══ Source data ══

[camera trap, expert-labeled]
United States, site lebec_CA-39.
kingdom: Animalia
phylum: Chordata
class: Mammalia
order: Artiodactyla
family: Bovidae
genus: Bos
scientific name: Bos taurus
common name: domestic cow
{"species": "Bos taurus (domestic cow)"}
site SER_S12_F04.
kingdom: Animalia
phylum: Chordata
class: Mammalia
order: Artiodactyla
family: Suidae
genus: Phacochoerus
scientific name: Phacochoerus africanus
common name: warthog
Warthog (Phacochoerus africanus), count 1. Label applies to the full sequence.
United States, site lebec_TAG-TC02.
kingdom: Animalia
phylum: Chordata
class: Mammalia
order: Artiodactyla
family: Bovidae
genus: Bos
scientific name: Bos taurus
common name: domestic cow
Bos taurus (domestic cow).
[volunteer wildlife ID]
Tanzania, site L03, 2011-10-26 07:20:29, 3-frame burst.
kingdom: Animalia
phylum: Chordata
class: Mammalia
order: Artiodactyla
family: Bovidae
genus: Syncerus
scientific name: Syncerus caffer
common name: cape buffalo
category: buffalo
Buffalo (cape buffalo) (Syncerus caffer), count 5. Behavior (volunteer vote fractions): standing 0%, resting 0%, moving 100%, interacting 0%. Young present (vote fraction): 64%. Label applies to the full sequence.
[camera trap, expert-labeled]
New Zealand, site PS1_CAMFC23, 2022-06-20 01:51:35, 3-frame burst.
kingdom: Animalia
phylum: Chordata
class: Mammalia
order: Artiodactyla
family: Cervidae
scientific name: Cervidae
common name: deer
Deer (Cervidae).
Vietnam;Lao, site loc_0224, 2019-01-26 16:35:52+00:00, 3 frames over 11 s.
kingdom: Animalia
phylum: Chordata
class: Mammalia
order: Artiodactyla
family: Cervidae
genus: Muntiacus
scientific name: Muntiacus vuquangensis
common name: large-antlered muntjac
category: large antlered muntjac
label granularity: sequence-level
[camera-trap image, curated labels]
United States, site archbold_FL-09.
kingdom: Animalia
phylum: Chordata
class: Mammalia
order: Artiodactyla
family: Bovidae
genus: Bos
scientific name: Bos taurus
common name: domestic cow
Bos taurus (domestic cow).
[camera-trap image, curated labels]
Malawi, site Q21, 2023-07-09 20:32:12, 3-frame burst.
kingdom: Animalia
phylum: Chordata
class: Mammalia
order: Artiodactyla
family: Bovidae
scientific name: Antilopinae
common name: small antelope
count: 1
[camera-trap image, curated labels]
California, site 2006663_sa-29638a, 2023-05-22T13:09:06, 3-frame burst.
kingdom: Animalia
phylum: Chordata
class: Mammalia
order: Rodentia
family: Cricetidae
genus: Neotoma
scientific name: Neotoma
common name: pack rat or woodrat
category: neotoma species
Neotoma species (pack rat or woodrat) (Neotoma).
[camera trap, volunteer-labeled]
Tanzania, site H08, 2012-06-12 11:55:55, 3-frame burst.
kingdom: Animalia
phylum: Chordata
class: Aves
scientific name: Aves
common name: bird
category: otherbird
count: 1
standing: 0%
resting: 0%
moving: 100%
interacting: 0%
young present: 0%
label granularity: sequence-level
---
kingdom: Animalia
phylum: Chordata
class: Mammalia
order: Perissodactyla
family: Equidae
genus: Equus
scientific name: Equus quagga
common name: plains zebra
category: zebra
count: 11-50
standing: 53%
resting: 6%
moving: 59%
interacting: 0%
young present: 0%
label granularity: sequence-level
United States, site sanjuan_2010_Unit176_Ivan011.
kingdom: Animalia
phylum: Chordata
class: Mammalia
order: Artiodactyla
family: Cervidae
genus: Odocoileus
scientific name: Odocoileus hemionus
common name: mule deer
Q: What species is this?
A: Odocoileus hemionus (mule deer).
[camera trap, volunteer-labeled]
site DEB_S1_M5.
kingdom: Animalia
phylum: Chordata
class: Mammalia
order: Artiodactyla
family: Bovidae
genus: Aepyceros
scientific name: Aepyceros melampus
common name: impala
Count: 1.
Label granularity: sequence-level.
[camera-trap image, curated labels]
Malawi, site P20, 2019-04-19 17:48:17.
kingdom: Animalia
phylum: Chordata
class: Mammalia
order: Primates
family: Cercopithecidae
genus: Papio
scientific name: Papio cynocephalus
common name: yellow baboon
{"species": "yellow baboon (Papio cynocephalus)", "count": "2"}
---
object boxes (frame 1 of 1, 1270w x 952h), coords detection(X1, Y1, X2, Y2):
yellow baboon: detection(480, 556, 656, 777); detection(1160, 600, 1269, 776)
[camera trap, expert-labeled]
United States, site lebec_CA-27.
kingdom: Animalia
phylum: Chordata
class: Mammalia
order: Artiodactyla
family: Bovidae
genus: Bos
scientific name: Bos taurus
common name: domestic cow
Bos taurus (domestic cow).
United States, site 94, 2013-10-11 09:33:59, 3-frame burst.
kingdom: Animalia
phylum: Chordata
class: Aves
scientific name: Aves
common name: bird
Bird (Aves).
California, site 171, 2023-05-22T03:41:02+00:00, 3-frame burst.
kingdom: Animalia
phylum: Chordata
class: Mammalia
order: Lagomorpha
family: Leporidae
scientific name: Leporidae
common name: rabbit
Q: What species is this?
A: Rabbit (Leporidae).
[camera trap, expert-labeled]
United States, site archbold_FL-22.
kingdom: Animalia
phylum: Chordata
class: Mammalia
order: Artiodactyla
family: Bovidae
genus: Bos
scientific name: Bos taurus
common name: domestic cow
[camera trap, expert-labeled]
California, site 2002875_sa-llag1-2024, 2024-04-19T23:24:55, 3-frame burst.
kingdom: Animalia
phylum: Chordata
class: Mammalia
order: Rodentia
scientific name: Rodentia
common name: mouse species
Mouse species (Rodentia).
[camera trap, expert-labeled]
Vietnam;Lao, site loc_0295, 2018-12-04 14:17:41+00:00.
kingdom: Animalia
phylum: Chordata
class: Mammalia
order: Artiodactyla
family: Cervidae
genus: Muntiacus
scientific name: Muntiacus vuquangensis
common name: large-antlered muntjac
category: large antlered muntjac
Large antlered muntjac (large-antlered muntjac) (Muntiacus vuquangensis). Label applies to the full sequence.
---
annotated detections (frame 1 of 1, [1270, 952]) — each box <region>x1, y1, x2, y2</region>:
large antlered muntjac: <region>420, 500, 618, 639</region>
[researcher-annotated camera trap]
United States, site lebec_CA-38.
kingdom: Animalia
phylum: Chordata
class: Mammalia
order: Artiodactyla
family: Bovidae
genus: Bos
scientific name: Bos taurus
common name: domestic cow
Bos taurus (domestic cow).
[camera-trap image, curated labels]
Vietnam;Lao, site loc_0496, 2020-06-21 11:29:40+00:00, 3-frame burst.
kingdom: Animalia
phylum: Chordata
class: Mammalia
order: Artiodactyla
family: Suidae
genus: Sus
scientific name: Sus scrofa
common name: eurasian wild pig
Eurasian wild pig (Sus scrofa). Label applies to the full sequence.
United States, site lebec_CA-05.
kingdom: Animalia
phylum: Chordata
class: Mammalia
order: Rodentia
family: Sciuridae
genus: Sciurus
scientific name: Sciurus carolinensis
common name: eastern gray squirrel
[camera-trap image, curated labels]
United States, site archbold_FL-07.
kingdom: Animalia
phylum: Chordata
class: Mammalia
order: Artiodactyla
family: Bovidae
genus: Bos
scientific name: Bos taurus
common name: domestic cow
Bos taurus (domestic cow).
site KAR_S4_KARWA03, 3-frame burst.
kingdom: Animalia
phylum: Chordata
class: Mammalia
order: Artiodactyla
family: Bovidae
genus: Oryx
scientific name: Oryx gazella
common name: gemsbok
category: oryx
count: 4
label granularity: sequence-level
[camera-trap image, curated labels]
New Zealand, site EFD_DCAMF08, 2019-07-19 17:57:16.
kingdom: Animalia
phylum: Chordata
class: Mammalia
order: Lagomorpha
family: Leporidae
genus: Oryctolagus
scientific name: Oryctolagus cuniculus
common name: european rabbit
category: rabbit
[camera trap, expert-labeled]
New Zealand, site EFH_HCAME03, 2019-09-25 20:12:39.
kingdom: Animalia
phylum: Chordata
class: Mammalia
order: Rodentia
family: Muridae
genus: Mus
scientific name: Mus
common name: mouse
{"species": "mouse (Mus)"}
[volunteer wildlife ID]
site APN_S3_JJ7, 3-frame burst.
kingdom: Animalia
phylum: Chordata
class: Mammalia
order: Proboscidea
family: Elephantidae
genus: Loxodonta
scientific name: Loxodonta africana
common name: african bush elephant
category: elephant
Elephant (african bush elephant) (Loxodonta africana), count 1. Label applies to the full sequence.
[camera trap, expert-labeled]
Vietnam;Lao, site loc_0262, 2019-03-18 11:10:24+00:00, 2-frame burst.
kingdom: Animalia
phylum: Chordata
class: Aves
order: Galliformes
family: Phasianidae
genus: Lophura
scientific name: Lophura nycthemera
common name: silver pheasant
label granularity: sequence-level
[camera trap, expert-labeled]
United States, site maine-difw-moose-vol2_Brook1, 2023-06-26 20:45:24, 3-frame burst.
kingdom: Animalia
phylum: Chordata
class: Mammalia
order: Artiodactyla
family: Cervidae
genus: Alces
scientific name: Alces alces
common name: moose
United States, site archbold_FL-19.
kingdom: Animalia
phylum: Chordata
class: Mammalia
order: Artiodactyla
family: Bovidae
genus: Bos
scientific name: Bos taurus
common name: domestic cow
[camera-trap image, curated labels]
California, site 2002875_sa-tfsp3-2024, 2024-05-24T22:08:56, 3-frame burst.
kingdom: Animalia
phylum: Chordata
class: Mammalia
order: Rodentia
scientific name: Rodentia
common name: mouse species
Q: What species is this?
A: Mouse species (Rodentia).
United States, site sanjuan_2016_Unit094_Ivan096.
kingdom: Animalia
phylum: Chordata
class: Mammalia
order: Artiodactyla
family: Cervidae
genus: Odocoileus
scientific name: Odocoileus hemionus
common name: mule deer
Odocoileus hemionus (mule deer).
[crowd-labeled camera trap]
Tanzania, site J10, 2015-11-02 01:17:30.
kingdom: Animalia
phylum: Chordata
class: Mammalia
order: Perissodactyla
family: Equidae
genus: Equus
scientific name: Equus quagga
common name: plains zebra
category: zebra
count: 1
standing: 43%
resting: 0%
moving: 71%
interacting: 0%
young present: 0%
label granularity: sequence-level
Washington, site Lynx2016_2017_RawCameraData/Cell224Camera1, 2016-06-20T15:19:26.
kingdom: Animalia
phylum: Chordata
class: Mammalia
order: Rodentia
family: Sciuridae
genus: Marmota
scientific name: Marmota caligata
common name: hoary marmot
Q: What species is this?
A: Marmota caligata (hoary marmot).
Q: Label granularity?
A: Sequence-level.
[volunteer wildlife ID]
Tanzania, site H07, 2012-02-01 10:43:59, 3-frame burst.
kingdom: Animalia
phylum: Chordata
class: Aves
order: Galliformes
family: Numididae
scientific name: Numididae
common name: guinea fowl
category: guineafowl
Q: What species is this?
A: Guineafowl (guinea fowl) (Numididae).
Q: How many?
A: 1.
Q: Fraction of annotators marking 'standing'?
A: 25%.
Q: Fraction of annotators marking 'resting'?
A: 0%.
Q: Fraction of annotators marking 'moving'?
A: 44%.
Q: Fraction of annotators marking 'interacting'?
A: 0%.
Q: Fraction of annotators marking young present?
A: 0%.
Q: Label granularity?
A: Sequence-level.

═══

Reproduce without change every line of the entries above, from the one containing "A: Mouse species (Rodentia)." through the last.

A: Mouse species (Rodentia).
United States, site sanjuan_2016_Unit094_Ivan096.
kingdom: Animalia
phylum: Chordata
class: Mammalia
order: Artiodactyla
family: Cervidae
genus: Odocoileus
scientific name: Odocoileus hemionus
common name: mule deer
Odocoileus hemionus (mule deer).
[crowd-labeled camera trap]
Tanzania, site J10, 2015-11-02 01:17:30.
kingdom: Animalia
phylum: Chordata
class: Mammalia
order: Perissodactyla
family: Equidae
genus: Equus
scientific name: Equus quagga
common name: plains zebra
category: zebra
count: 1
standing: 43%
resting: 0%
moving: 71%
interacting: 0%
young present: 0%
label granularity: sequence-level
Washington, site Lynx2016_2017_RawCameraData/Cell224Camera1, 2016-06-20T15:19:26.
kingdom: Animalia
phylum: Chordata
class: Mammalia
order: Rodentia
family: Sciuridae
genus: Marmota
scientific name: Marmota caligata
common name: hoary marmot
Q: What species is this?
A: Marmota caligata (hoary marmot).
Q: Label granularity?
A: Sequence-level.
[volunteer wildlife ID]
Tanzania, site H07, 2012-02-01 10:43:59, 3-frame burst.
kingdom: Animalia
phylum: Chordata
class: Aves
order: Galliformes
family: Numididae
scientific name: Numididae
common name: guinea fowl
category: guineafowl
Q: What species is this?
A: Guineafowl (guinea fowl) (Numididae).
Q: How many?
A: 1.
Q: Fraction of annotators marking 'standing'?
A: 25%.
Q: Fraction of annotators marking 'resting'?
A: 0%.
Q: Fraction of annotators marking 'moving'?
A: 44%.
Q: Fraction of annotators marking 'interacting'?
A: 0%.
Q: Fraction of annotators marking young present?
A: 0%.
Q: Label granularity?
A: Sequence-level.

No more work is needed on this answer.